*** INFORMATION GIVEN ***
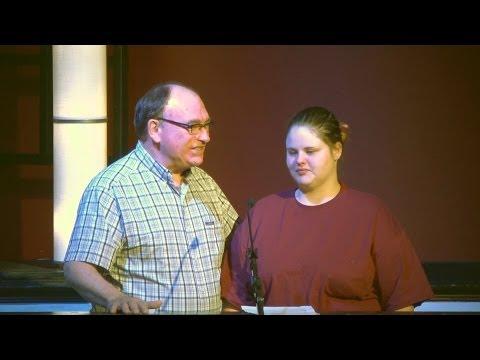 Apr. 27 2014 Cassandra Carter Baptism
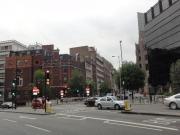londyn-47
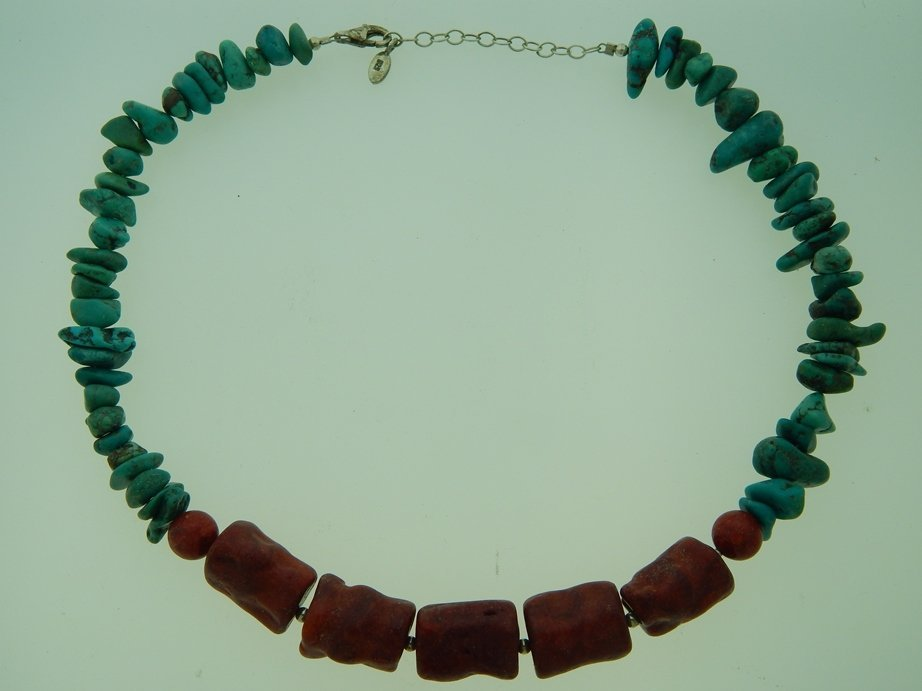 CORAL & TURQOUISE STERLING NECKLACE 18""
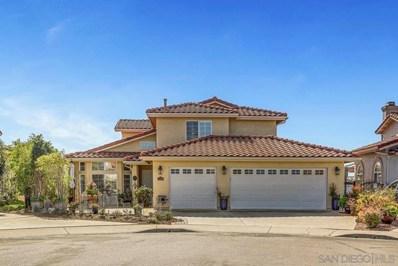 11080 Camino Propico, San Diego, CA 92126 - MLS#: 210011772
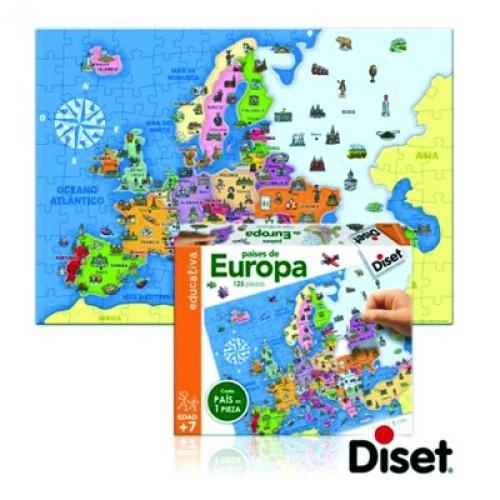 puzzles paises de europa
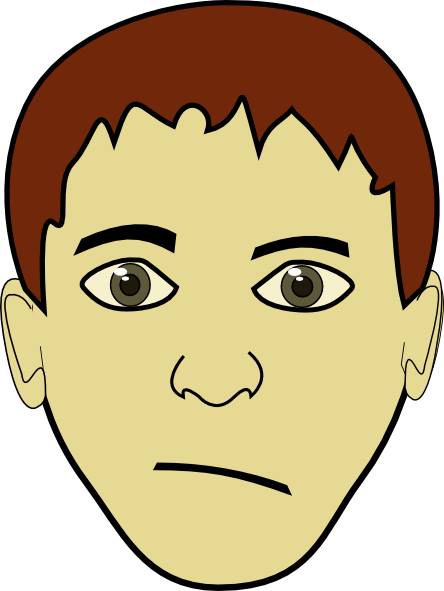 free vector Brown Hair Boy Face clip art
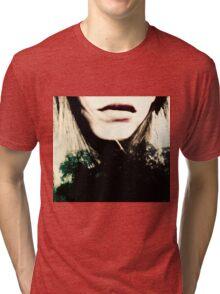 Tiny Explosions, Koi No Yokan Tri-blend T-Shirt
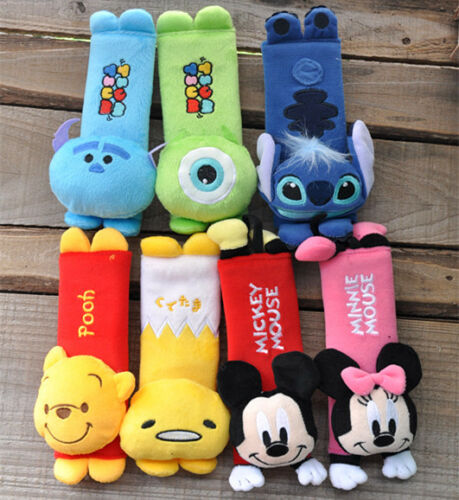 LOVELY mickey mouse safety belt cover decoration AQ03  Christmas gift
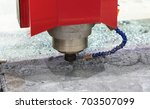 high technology cnc machining... | Shutterstock . vector #703507099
*** End of INFORMATION GIVEN ***
*EXERCISE BRIEF*: Exact copy, no pictures: reproduce every entry shown above.

*EXERCISE RESULT*:
 Apr. 27 2014 Cassandra Carter Baptism
londyn-47
 CORAL & TURQOUISE STERLING NECKLACE 18""
 11080 Camino Propico, San Diego, CA 92126 - MLS#: 210011772
 puzzles paises de europa
 free vector Brown Hair Boy Face clip art
 Tiny Explosions, Koi No Yokan Tri-blend T-Shirt
 LOVELY mickey mouse safety belt cover decoration AQ03  Christmas gift
 high technology cnc machining... | Shutterstock . vector #703507099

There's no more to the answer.